Chapter Forty-Two: Alex
I’m still seeing lag on the aft PDCs,” Alex said. “It’s only fifteen milliseconds, though. It’s not bad.”
“I hear you,” Amos said. “But I don’t have anything else I’m doing, and lag’s still lag. Give me a minute to isolate the line.”
“You got it,” Alex said. The flight deck was dim, the way he liked to keep it, but the dark wasn’t calming. Even the sounds of the Rocinante, familiar as the face in his mirror, seemed ominous. His back and shoulders were tight enough that he’d had a low-level headache for what felt like days, and he couldn’t guess the last time he’d slept through the night. And that was before Jim and Teresa had headed into the alien station with a stone-cold killer. Before Jim had infected himself with the protomolecule. Before Duarte had started reforging humanity into a single, enormous organism that seemed like it wanted to kill him and Amos and Naomi personally.
Put that way, a little lost sleep was probably appropriate.
“Okay,” Amos said. “Try now.”
Alex tapped the test routine. “Still seeing it.”
“Good. Now the aft PDC junction.”
“Same lag.”
“Aft general?”
“That looks good.”
Amos’ sigh had a facial expression that went with it, even though the big man wasn’t on camera. Raised eyebrows, lips pulling to one side, like a father watching his kid fail at something important. Equal parts affection and disappointment. “Well, that means it’s the vacuum channel between ’em. I’ll try flushing it.”
Naomi’s voice came from the flight deck below him and the system comms at the same time. “You need a hand with that?”
“I wouldn’t say no,” Amos replied. “It ain’t exactly a one-person job.”
“On my way, then.” And then, only through the air, “Alex, keep an eye on the gates. If anything transits in—”
“I’ll sing out. Don’t worry about that.”
“Thank you.”
“Hey, Naomi? I just want you to know, whatever happens, it’s been a real honor shipping with you all this time.”
“I don’t think I can take another farewell speech, Alex.”
“No. But I wanted you to know.”
There was a pause, and then she said, “It’s been an honor for me too.” And then she was gone, heading down toward the space between the hulls with Amos to fine-tune their ship one last time.

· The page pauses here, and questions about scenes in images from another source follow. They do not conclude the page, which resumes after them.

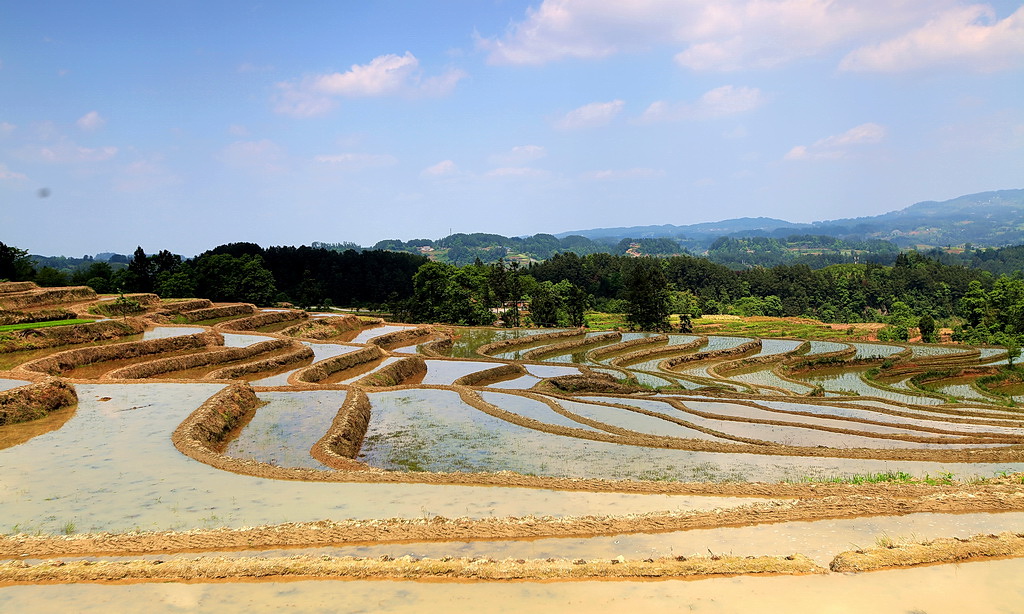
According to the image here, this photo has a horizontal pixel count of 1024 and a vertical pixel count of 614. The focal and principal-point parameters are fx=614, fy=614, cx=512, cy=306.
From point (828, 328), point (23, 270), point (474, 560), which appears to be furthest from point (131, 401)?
point (828, 328)

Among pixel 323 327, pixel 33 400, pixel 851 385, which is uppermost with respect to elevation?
pixel 33 400

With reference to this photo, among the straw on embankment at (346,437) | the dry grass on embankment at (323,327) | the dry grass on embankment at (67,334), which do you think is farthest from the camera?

It felt weird, not having Teresa there to help Amos out. The kid hadn’t been on the Roci for all that long, but he’d gotten so used to her presence that the change threw him a little. Jim not being there was worse. He kept wanting to check in with him, see if he was sleeping or on the scopes or down getting some coffee. There was a part of Alex’s head that just couldn’t wrap itself around the idea that Jim wasn’t on the Roci. And that Clarissa wasn’t. And that Bobbie wasn’t.
Now that it looked like their last go-round, he saw that he’d always kind of expected everyone to show up again somehow. It was silly when he thought about it, but it didn’t feel ridiculous at all. Years had passed since Clarissa died, but Alex’s heart was still patiently waiting to see her name on the duty roster. Bobbie was gone—he’d watched her go—and he still expected to hear her voice in the galley, laughing and giving Amos their peculiar kind of rough sibling grief.
The dead were still around him, because he couldn’t bring himself to believe that they weren’t. He could know it. He could understand. But like a kid who’d lost something precious, he’d never been able to shake that sense that maybe, just maybe, if he looked again, it would be there. Maybe the people he loved weren’t gone forever. Maybe the past—his past, his losses, his mistakes—were close enough for him to reach back and fix them if he stretched just right. Maybe, despite everything, it could still be okay.
“Check it now,” Amos said, and Alex ran the test.
“Well, holy shit,” he said. “That did it.”
“No lag?”
“One millisecond.”
“Yeah, well, we’re not getting better than that,” Amos agreed. “I’m packing up the toolkit and moving on to the rail gun.”